I wasn't the only one who would miss him. He was a favourite with Qasim Ali Hussein. The head man had visited the boy often, and had taken him on his rounds of the slum. Jeetendra and Radha had spoiled him with their affection. Johnny Cigar and Prabaker had teased him good-naturedly, and they'd included him in their weekly cricket game. Even Abdullah had developed an emotional regard for the child. After the Night of the Wild Dogs, he'd visited Tariq twice every week to teach him the arts of fighting with sticks, scarves, and bare hands. I saw them often, during those months, their silhouettes carved on the horizon like figures from a shadow-play as they practised on the one small strip of sandy beach near the slum.
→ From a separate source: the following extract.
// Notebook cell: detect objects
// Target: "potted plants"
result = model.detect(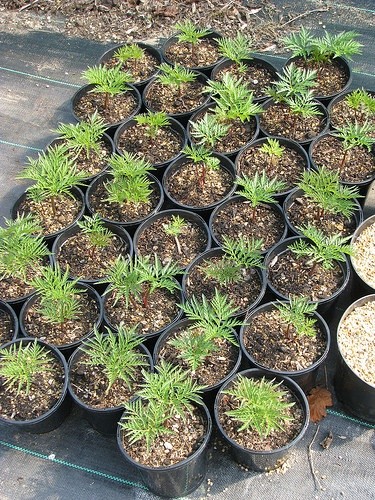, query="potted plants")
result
[0,15,375,498]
I shook hands with Tariq last, and looked into his earnest, truthful, black eyes. Memories from the last three months skipped across the fluid surface of the moment. I recalled his first fight with one of the slum boys. A much bigger boy had knocked him down, but Tariq drove him back with the power of his eyes alone, forcing shame into the boy with his stare. The other boy broke down and wept. Tariq embraced him in a solicitous hug, and their close friendship was sealed. I remembered Tariq's enthusiasm in the English classes that I'd set up for him, and how he soon became my assistant, helping the other children who joined in to learn. I saw him struggling against the first monsoon flood with us, digging a drainage channel out of the rocky earth with sticks and our bare hands. I remembered his face peeping around the flimsy door of my hut one afternoon when I was trying to write. Yes! What is it, Tariq! I'd asked him irritably.
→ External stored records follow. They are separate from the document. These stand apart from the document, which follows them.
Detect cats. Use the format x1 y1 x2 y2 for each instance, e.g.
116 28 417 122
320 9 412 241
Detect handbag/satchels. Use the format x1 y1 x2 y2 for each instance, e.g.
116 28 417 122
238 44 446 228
Oh, I'm sorry, he'd replied. Do you want to be lonely?

I left Abdel Khader Khan's house, and began the long walk back to the slum, alone and diminished by the absence of the boy. I was less important, somehow, or suddenly less valuable in the different world that closed in on me without him. I kept my appointment with the German tourists, at their hotel, quite near Khaderbhai's mosque. They were a young couple, on their first trip to the sub-continent. They wanted to save money by changing their Deutschmarks on the black market, and then buy some hashish for their journey around India. They were a decent, happy couple - innocent, generous-hearted, and motivated by a spiritual notion of India. I changed their money for them, on a commission, and arranged the purchase of the charras. They were very grateful, and tried to pay me more than we'd agreed. I refused the extra money-a deal is a deal, after all-and then accepted their invitation to smoke with them. The chillum I prepared was average strength for those of us who lived and worked on the streets of Bombay, but much stronger than they were accustomed to smoking.